Daniel mordeu os beiços; mas levantou-se e ofereceu-lhe o braço.
- Vamos para a janela?
Augusta aceitou sem repugnância, nem vontade.
- Com efeito, aqui faz menos calor - disse Daniel apenas chegara à janela -. E a noite está bonita.
- Está bonita - repetiu Augusta -; mas se lá está calor, aqui está frio.
- Não tanto, não tanto. Estou a ver uma cousa, D. Augusta.
- O que é?
- É que tudo lhe parece exagerado. Nem lá faz tanto calor, nem aqui, tanto frio. Por que esta maneira de apreciar as cousas? Não lhe parece que isso há de levá-la muita vez a ser injusta?

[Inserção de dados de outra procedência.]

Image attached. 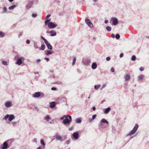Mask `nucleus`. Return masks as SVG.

- Quando assim seja - disse Augusta -, eu creio que a primeira vítima da injustiça serei eu.
- Perdão! Nem sempre assim acontece; e é justamente por isso que a justiça me parece uma bela cousa. Queira meditar bem nestas palavras, D. Augusta: não julgue nunca pelos olhos do seu capricho.
Daniel dizia todas estas palavras com uma graça tão respeitosa que desarmava a moça; e no entanto já tinha o direito de deixá-la à janela e voltar à sala.
Quando ele lhe falou nos olhos do capricho, Augusta olhou espantada para ele; depois, respondeu:
- Os olhos do meu capricho podem ser maus; em todo caso, porém, não usarei dos óculos do seu despeito.
A alusão era clara; Daniel não contava com esta carga à baioneta.
- O meu despeito? - disse ele -. Já sei ao que alude. Eu poderia calar-me, mas acaso é digno de nós deixar sem resposta uma alusão tão graciosamente feita? D. Augusta, eu repito o que lhe disse; amo-a, quisera recebê-la em casamento; mas a sua recusa é para mim tão sagrada que eu nem quero discuti-la; e inspira-me o mesmo sentimento que me inspiraria a Virgem Maria se eu lhe pedisse uma graça e ela ma negasse: resigno-me sem pensar mais nisto.
Foi uma felicidade que entrassem neste momento Valadares e a mulher. Augusta foi abraçar Amélia, enquanto Daniel adiantou-se para ir apertar a mão a Valadares.